# [TUGAS LATIHAN]
a: Tentukan apakah setiap pernyataan berikut sesuai dengan teks tentang kesenjangan digital di bawah. Jawab ya atau tidak, lalu kutip kata-kata penentunya dari teks tersebut.
(i) Inpres No.3 Tahun 2003 menyebut digital divide sebagai keterisolasian dari perkembangan global.
(ii) Dr. Craig Warren Smith disebutkan bersama Investor Group Against Digital Divide.
(iii) Menurut Donny B.U., M.Si, istilah "the have not" berarti pemilik teknologi.
b: Menurut Inpres No.3 Tahun 2003 dalam teks tentang kesenjangan digital, mengapa terjadi keterisolasian dari perkembangan global? Jelaskan dalam satu hingga tiga kalimat.

# [TEKS KUTIPAN]
# # # # # # #
Ada beberapa pengertian Digital Divine
menurut:
1. Menurut Kamus Komputer dan Teknologi Informasi
Digital
divide yaitu istilah yang digunakan untuk menerangkan jurang perbedaan antara mereka
yang mempunyai kemampuan dalam hal akses, dan pengetahuan dalam penggunaan
teknologi modern, dengan mereka yang tidak berpeluang menikmati teknologi
tersebut
2. Menurut Inpres No.3 Tahun 2003
Disebutkan
bahwa digital divide, yaitu keterisolasian dari perkembangan global karena
tidak mampu memanfaatkan informasi.
3. Menurut Dr. Craig Warren Smith
(Investor Group Against Digital Divide)
Digital
divide (kesenjangan digital) yaitu kesenjangan antara mereka yang mendapatkan
keuntungan dari teknologi dan mereka yang tidak mendapatkannya.
4. Menurut Donny B.U., M.Si
Istilah
"digital divide" terbentuk untuk menggambarkan kesenjangan dalam
memahami, kemampuan, dan akses teknologi. Sehingga muncul istilah “the have”
sebagai pemilik/penggunna teknologi dan “the have not” yang berarti sebaliknya.
# # # # # # #
# [KUTIPAN DATA]
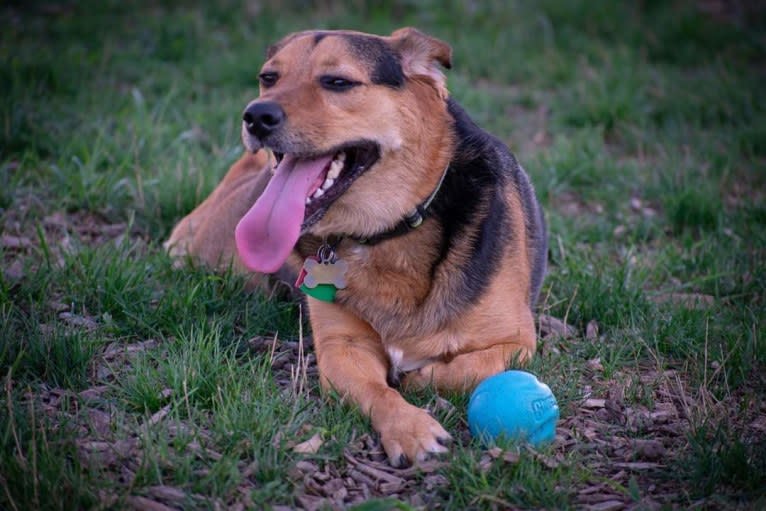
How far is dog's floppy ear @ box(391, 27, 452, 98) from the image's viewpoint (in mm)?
4199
# # # # # # #
# [KUNCI JAWABAN]
a:
(i) Ya: "keterisolasian dari perkembangan global karena tidak mampu memanfaatkan informasi".
(ii) Ya: "(Investor Group Against Digital Divide)".
(iii) Tidak: "“the have not” yang berarti sebaliknya".

b: Menurut Inpres No.3 Tahun 2003, keterisolasian dari perkembangan global terjadi karena tidak mampu memanfaatkan informasi. Keadaan inilah yang disebut digital divide.